• What the exercise asks: Write out nothing but the lines from the one containing "How far is (181,184)" through the last line below, both included, and without the pictures.

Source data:
──────────
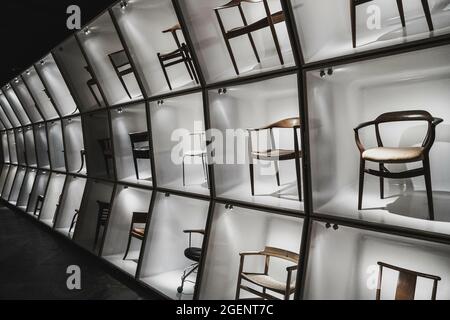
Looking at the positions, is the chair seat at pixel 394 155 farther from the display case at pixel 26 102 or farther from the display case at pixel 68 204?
the display case at pixel 26 102

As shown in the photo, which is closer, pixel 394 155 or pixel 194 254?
pixel 394 155

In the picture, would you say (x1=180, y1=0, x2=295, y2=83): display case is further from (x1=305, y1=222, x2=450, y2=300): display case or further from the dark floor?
the dark floor

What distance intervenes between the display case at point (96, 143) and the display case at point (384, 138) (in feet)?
11.3

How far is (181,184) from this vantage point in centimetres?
360

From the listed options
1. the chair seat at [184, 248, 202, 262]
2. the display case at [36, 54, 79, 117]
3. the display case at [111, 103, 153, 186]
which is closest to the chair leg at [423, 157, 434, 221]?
the chair seat at [184, 248, 202, 262]

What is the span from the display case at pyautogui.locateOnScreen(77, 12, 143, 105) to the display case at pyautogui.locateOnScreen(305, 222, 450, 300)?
3.04 m

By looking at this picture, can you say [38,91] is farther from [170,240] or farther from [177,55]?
[170,240]

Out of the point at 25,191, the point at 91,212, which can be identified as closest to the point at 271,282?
the point at 91,212

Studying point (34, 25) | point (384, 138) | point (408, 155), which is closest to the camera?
Answer: point (408, 155)

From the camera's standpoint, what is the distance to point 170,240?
370 centimetres

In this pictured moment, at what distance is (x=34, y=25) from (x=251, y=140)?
341 centimetres

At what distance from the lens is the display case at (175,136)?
142 inches

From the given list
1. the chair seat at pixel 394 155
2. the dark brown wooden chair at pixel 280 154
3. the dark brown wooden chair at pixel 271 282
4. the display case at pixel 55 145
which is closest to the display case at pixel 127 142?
the dark brown wooden chair at pixel 280 154

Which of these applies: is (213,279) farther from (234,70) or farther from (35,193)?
(35,193)
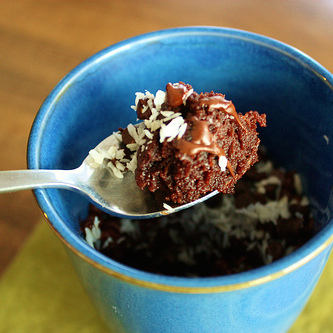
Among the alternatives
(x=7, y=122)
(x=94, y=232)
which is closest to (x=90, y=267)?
(x=94, y=232)


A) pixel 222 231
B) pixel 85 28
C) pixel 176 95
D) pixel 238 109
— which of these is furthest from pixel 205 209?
pixel 85 28

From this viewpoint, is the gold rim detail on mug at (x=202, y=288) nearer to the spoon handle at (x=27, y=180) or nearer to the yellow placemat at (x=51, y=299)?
the spoon handle at (x=27, y=180)

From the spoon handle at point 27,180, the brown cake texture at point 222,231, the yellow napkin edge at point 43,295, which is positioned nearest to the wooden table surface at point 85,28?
──────────
• Task response:
How far is (181,184) from this vantage point in centimetres?
360

From the listed options
1. the chair seat at [184, 248, 202, 262]
2. the display case at [36, 54, 79, 117]
3. the display case at [111, 103, 153, 186]
which is closest to the chair leg at [423, 157, 434, 221]?
the chair seat at [184, 248, 202, 262]

What is the span from the display case at pyautogui.locateOnScreen(77, 12, 143, 105) to the display case at pyautogui.locateOnScreen(305, 222, 450, 300)?
3.04 m

By looking at this picture, can you say [38,91] is farther from [170,240] or farther from [177,55]?
[170,240]

Out of the point at 25,191, the point at 91,212, which can be identified as closest to the point at 271,282?
the point at 91,212

Studying point (34, 25) | point (384, 138) | point (408, 155), which is closest to the camera?
Answer: point (408, 155)

From the camera's standpoint, what is the distance to point 170,240?
370 centimetres

In this pictured moment, at what distance is (x=34, y=25) from (x=251, y=140)?
341 centimetres

At what distance from the lens is the display case at (175,136)?
142 inches

From the given list
1. the chair seat at pixel 394 155
2. the dark brown wooden chair at pixel 280 154
3. the dark brown wooden chair at pixel 271 282
4. the display case at pixel 55 145
which is closest to the display case at pixel 127 142?
the dark brown wooden chair at pixel 280 154

Which of these applies: is (213,279) farther from (234,70) or farther from (35,193)?
(35,193)
Among the alternatives
(x=7, y=122)
(x=94, y=232)
which is closest to (x=90, y=267)?
(x=94, y=232)


A) pixel 222 231
B) pixel 85 28
C) pixel 176 95
D) pixel 238 109
— which of these is furthest from pixel 205 209?
pixel 85 28

From this viewpoint, is the gold rim detail on mug at (x=202, y=288) nearer to the spoon handle at (x=27, y=180) or nearer to the yellow placemat at (x=51, y=299)?
the spoon handle at (x=27, y=180)

From the spoon handle at point 27,180, the brown cake texture at point 222,231, the yellow napkin edge at point 43,295, which is positioned nearest to the wooden table surface at point 85,28?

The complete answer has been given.